Abstract

The present study determined the relationships between ambulatory blood pressure, left ventricular mass, body mass index, and other clinical and demographic variables to left atrial size in previously untreated hypertensive and normotensive subjects. Left atrial size was measured uni-dimensionally using M-mode echocardiography in 58 newly diagnosed never-treated hypertensive patients (office blood pressure 149/96 +/- 15/7 mmHg) and 28 normotensive control subjects (office blood pressure, 122/78 +/- 8/8 mmHg). Left ventricular mass, septal and posterior wall thickness were significantly increased in hypertensive compared to normotensive subjects (230 +/- 63 g versus 181 +/- 45 g, 1.1 +/- 0.2 cm versus 0.94 +/- 0.2 cm, and 1.04 +/- 0.2 cm versus 0.92 +/- 0.2 cm respectively; all p < 0.001). Left ventricular internal diameter (4.9 +/- 0.6 versus 4.8 +/- 0.4 cm, = 0.54) and left atrial size (3.74 +/- 0.48 versus 3.70 +/- 0.34 cm, p = 0.86) were not different between the two groups respectively.
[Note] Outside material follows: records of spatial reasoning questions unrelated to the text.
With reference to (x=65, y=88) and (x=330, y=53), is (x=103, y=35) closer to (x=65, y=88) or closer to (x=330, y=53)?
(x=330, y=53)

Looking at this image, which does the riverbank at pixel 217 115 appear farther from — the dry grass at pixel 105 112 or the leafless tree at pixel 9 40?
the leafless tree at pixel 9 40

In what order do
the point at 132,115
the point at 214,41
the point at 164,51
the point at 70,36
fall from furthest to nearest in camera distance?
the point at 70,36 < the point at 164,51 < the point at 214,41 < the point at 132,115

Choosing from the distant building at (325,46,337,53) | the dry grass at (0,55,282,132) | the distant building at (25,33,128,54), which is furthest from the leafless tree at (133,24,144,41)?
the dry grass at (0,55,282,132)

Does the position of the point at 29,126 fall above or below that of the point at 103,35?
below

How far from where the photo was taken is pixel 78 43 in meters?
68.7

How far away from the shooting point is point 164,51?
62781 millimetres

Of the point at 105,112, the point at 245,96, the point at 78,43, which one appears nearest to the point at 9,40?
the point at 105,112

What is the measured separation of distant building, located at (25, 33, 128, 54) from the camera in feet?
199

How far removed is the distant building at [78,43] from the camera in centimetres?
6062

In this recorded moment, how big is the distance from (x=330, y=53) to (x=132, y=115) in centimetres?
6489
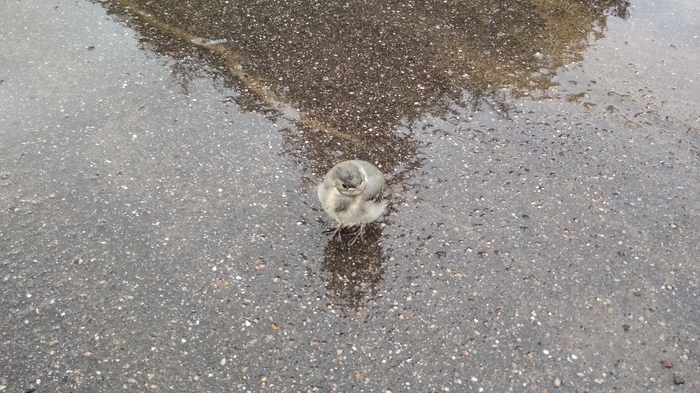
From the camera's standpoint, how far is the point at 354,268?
11.0ft

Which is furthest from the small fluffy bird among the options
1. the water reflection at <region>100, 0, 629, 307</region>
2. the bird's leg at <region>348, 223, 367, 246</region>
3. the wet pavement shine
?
the water reflection at <region>100, 0, 629, 307</region>

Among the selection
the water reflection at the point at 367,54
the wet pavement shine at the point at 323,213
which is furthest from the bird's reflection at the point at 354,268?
the water reflection at the point at 367,54

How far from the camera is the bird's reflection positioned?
126 inches

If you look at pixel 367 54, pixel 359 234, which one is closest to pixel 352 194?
pixel 359 234

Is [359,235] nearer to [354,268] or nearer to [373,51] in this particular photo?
[354,268]

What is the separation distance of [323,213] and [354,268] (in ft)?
1.65

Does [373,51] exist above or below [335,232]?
above

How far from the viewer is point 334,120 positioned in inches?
169

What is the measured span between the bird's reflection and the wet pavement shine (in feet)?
0.05

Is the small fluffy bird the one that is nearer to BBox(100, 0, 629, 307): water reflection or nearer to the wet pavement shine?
the wet pavement shine

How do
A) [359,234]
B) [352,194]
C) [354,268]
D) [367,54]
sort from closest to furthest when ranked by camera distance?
[352,194] → [354,268] → [359,234] → [367,54]

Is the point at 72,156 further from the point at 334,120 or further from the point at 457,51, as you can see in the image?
the point at 457,51

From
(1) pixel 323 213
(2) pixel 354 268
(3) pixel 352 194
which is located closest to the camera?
(3) pixel 352 194

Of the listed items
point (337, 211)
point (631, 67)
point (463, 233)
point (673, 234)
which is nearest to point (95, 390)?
point (337, 211)
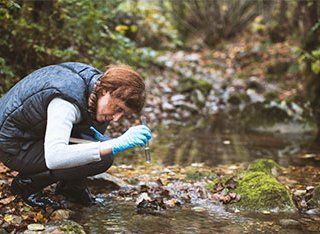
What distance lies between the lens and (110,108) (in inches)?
114

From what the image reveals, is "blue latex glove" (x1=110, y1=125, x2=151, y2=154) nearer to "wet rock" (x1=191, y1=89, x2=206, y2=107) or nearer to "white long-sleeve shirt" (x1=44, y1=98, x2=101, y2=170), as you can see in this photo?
"white long-sleeve shirt" (x1=44, y1=98, x2=101, y2=170)

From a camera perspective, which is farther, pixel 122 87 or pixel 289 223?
pixel 289 223

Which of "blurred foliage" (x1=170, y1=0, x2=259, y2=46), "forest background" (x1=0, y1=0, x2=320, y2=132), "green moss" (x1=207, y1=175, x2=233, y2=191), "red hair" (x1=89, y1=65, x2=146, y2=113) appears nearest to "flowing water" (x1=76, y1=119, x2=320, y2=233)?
"green moss" (x1=207, y1=175, x2=233, y2=191)

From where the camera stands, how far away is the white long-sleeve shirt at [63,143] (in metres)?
2.81

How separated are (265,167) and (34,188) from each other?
2374 millimetres

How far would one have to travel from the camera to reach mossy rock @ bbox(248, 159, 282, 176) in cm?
462

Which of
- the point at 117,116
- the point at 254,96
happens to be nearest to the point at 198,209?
the point at 117,116

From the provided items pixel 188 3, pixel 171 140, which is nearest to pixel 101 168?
pixel 171 140

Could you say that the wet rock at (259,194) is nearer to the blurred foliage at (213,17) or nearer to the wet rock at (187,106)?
the wet rock at (187,106)

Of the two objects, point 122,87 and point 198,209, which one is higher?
point 122,87

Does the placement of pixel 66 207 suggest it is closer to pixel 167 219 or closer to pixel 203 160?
pixel 167 219

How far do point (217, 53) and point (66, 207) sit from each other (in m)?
10.7

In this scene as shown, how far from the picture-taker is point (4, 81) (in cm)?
496

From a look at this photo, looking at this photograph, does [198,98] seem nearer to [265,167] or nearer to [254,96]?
[254,96]
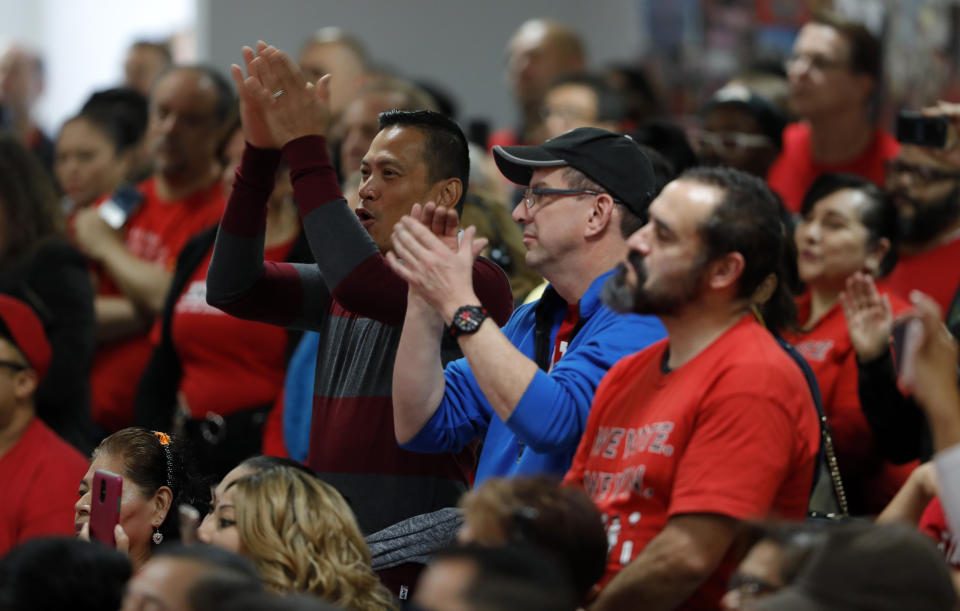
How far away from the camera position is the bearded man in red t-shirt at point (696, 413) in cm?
252

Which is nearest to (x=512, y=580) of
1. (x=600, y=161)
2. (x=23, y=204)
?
(x=600, y=161)

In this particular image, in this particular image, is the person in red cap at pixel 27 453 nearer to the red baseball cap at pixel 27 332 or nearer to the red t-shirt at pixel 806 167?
the red baseball cap at pixel 27 332

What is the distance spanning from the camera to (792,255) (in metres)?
3.83

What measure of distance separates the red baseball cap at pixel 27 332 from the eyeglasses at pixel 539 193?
1780mm

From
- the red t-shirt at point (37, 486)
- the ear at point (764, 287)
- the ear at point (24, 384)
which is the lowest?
the red t-shirt at point (37, 486)

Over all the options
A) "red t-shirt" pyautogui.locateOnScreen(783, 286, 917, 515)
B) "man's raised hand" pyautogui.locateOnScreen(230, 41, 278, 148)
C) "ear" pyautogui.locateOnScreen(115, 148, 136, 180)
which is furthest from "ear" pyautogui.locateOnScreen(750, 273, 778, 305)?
"ear" pyautogui.locateOnScreen(115, 148, 136, 180)

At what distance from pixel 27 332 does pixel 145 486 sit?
3.79ft

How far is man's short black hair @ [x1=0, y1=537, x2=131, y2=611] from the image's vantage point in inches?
95.2

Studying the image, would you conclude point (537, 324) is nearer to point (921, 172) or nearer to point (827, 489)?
point (827, 489)

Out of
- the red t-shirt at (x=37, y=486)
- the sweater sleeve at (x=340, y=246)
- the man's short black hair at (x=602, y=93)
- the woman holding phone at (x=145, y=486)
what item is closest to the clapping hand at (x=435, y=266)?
the sweater sleeve at (x=340, y=246)

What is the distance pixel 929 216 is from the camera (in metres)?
4.53

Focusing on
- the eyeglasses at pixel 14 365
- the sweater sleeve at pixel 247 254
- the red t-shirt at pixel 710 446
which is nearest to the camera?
the red t-shirt at pixel 710 446

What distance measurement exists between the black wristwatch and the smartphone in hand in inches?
29.6

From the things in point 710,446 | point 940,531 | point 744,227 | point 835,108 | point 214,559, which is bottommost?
point 940,531
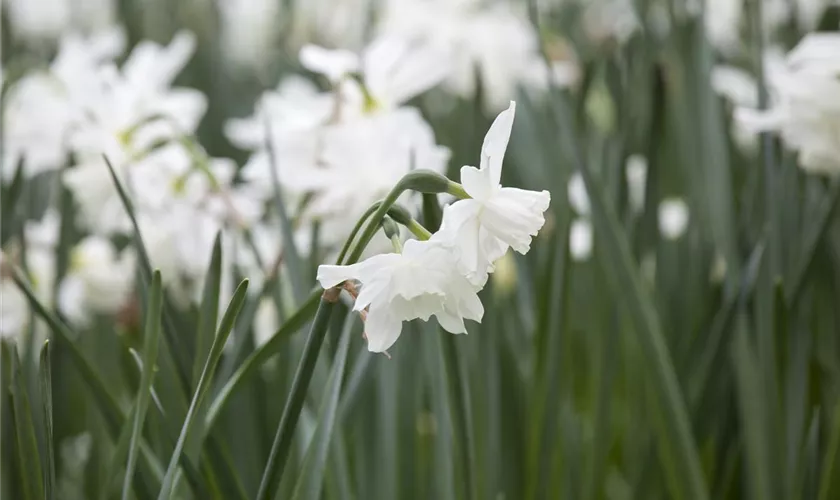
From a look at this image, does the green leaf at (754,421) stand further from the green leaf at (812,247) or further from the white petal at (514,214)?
the white petal at (514,214)

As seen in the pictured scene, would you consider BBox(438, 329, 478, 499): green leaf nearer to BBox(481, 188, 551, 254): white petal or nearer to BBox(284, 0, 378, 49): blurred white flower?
BBox(481, 188, 551, 254): white petal

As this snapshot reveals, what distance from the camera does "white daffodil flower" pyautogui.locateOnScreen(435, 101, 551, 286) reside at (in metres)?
0.39

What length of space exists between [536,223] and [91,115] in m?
0.63

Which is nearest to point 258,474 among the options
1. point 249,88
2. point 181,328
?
point 181,328

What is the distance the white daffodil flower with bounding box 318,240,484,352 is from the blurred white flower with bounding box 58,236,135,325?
672mm

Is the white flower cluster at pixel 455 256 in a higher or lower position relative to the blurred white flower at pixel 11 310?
lower

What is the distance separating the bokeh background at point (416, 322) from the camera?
1.87ft

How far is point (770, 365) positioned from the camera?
2.27ft

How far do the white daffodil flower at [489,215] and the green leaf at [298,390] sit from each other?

Body mass index, weight, left ventricular mass, wall thickness, and 24-h pulse pressure were significant correlates of left atrial size in the entire group and in the hypertensive subgroup. In the normotensive subgroup, body weight, body mass index, 24-h systolic and pulse pressure, and left ventricular mass were significant correlates. Multiple regression analyses in the entire group and the hypertensive subgroup alone showed that body mass index and left ventricular mass were the two best predictors of left atrial dimension. These data demonstrate that body mass index and left ventricular mass were the main correlates of left atrial size in patients with previously untreated stage I-II hypertension.